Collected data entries
--- START ---

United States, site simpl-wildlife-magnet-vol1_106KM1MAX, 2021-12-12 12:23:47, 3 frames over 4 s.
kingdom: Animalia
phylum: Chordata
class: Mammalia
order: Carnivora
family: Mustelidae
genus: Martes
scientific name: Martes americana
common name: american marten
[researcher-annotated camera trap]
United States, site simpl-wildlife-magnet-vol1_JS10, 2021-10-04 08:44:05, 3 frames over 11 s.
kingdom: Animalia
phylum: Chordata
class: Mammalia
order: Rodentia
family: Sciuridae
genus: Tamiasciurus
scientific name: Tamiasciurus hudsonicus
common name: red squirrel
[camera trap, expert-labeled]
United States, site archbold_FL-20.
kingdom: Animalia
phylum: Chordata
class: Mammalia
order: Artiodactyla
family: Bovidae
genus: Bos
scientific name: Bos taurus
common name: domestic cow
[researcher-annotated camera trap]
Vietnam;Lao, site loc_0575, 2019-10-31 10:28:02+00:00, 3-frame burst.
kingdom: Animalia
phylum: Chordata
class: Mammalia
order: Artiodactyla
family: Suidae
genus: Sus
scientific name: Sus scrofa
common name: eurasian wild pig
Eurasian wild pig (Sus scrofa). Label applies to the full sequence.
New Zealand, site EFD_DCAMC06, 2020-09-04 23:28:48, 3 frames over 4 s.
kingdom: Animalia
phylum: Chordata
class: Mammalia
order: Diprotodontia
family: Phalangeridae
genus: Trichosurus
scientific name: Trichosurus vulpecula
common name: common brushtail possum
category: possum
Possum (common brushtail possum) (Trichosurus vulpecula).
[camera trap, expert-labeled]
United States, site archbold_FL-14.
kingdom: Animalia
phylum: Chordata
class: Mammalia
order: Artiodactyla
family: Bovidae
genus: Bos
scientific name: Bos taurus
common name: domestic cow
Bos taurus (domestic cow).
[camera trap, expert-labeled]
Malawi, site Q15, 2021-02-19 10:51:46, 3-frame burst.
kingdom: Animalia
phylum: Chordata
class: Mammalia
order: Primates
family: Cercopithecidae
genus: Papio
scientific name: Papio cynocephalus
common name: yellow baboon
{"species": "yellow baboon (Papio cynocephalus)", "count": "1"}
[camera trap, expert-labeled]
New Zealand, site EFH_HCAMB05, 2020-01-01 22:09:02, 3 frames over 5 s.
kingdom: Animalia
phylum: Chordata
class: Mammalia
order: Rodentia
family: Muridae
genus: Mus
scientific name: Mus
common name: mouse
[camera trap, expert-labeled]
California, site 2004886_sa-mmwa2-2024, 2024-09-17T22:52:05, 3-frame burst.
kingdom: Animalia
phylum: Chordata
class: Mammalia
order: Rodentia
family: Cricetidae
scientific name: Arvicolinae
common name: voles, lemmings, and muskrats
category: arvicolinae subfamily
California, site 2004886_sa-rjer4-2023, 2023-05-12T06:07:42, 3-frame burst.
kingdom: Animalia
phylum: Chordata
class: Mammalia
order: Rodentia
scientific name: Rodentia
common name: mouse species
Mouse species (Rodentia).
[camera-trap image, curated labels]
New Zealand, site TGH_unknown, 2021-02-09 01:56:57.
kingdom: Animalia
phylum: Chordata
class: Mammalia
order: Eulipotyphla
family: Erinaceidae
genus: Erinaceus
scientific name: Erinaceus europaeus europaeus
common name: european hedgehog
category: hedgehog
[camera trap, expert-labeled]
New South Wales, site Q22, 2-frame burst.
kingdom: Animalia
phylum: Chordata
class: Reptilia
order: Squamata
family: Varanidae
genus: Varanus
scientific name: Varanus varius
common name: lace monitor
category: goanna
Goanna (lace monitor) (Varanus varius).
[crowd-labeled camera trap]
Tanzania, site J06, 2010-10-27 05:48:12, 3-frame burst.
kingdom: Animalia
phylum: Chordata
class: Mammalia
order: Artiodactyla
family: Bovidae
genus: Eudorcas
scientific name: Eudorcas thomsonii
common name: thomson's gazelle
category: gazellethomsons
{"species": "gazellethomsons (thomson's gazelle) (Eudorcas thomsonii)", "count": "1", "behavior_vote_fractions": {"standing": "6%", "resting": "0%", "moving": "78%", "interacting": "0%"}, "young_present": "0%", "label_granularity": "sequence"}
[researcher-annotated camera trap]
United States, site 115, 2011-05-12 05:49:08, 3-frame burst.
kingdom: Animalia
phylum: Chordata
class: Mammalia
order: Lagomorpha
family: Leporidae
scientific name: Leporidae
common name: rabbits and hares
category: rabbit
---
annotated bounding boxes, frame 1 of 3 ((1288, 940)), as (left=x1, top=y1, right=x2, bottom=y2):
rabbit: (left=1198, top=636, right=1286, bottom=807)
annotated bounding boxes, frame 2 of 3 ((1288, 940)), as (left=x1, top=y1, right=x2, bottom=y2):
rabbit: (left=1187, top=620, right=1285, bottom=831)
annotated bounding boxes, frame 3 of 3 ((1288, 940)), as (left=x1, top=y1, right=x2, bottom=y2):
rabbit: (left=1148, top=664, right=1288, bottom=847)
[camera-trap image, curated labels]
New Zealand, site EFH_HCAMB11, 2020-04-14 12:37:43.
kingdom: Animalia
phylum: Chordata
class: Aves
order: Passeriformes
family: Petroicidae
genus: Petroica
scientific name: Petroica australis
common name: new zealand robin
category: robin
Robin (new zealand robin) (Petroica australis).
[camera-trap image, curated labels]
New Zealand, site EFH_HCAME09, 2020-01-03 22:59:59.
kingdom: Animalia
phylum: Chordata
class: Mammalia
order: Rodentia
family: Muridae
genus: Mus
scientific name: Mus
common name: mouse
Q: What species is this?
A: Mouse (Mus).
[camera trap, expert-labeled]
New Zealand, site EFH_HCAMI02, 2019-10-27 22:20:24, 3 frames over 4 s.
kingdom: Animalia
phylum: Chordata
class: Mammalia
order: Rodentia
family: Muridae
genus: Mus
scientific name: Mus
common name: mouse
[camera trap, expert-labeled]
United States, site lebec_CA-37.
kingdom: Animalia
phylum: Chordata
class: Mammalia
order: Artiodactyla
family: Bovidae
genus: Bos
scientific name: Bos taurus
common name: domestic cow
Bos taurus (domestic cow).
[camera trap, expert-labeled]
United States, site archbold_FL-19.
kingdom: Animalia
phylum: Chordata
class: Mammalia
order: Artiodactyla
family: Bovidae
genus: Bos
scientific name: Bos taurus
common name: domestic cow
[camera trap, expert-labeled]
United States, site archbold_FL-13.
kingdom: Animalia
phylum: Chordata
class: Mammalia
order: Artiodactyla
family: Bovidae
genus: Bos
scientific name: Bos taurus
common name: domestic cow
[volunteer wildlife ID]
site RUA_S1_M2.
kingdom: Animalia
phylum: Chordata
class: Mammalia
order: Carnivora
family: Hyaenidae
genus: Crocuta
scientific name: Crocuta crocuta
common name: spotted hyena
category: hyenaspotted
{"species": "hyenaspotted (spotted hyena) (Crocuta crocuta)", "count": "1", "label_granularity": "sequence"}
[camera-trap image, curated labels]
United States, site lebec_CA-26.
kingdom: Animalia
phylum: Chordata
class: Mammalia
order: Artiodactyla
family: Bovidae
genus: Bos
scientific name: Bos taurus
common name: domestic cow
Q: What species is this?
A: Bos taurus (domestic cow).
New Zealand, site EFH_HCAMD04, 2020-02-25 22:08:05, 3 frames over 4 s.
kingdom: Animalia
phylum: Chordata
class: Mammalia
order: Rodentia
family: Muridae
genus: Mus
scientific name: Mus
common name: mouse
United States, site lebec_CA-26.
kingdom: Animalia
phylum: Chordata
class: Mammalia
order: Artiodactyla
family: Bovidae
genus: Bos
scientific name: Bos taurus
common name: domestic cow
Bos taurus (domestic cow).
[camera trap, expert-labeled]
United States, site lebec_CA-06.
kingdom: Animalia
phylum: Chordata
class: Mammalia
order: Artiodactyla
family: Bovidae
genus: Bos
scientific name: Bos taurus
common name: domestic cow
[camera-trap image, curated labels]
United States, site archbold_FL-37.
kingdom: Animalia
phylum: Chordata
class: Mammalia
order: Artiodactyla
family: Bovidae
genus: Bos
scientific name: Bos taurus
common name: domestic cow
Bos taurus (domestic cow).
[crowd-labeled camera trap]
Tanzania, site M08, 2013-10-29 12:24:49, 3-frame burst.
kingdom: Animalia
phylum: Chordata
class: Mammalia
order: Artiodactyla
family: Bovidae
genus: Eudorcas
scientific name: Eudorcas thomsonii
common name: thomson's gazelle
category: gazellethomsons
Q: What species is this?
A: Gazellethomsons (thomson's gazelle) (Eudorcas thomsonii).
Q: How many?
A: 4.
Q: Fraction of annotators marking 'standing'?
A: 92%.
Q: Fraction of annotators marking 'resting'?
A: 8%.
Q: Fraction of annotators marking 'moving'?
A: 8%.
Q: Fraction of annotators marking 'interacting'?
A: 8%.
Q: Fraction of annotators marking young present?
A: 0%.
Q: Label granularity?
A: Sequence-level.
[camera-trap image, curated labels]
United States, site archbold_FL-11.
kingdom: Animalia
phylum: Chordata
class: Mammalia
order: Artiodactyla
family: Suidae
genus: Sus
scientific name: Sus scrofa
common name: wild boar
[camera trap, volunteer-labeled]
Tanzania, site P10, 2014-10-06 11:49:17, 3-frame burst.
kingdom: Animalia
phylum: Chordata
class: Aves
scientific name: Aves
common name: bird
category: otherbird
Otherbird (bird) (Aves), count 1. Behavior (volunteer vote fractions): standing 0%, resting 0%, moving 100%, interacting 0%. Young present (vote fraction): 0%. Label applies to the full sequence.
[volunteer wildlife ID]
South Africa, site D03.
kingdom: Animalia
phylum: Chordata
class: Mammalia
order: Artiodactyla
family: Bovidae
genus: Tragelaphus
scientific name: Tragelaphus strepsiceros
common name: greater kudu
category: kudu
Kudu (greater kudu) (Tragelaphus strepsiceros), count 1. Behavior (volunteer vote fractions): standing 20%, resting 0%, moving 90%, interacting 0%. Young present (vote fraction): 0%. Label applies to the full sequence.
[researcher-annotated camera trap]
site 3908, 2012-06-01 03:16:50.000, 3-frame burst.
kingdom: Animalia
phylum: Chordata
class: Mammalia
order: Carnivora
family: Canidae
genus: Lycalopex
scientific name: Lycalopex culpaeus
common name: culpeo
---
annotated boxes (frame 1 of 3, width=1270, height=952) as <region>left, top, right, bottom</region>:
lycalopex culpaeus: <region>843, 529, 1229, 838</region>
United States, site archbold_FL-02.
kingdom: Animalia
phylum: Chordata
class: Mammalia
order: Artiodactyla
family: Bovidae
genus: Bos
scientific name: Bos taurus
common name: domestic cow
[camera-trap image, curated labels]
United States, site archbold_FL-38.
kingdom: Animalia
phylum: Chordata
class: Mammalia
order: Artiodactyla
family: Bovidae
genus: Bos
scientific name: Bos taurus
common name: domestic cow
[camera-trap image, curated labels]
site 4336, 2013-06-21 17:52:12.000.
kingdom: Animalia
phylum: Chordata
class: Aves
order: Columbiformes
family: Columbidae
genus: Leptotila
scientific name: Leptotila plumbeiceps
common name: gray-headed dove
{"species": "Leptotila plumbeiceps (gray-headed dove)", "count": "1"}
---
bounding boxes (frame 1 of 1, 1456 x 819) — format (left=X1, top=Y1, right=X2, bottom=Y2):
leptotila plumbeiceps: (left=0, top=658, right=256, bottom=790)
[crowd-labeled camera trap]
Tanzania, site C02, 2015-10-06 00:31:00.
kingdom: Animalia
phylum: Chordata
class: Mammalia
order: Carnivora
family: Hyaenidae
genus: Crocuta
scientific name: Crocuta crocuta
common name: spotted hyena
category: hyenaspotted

--- END ---

_WHAT TO PRODUCE:_ Print the lines above, unchanged, from the start of the records to the line with "common name: red squirrel", including that final line.

_ANSWER SECTION:_
United States, site simpl-wildlife-magnet-vol1_106KM1MAX, 2021-12-12 12:23:47, 3 frames over 4 s.
kingdom: Animalia
phylum: Chordata
class: Mammalia
order: Carnivora
family: Mustelidae
genus: Martes
scientific name: Martes americana
common name: american marten
[researcher-annotated camera trap]
United States, site simpl-wildlife-magnet-vol1_JS10, 2021-10-04 08:44:05, 3 frames over 11 s.
kingdom: Animalia
phylum: Chordata
class: Mammalia
order: Rodentia
family: Sciuridae
genus: Tamiasciurus
scientific name: Tamiasciurus hudsonicus
common name: red squirrel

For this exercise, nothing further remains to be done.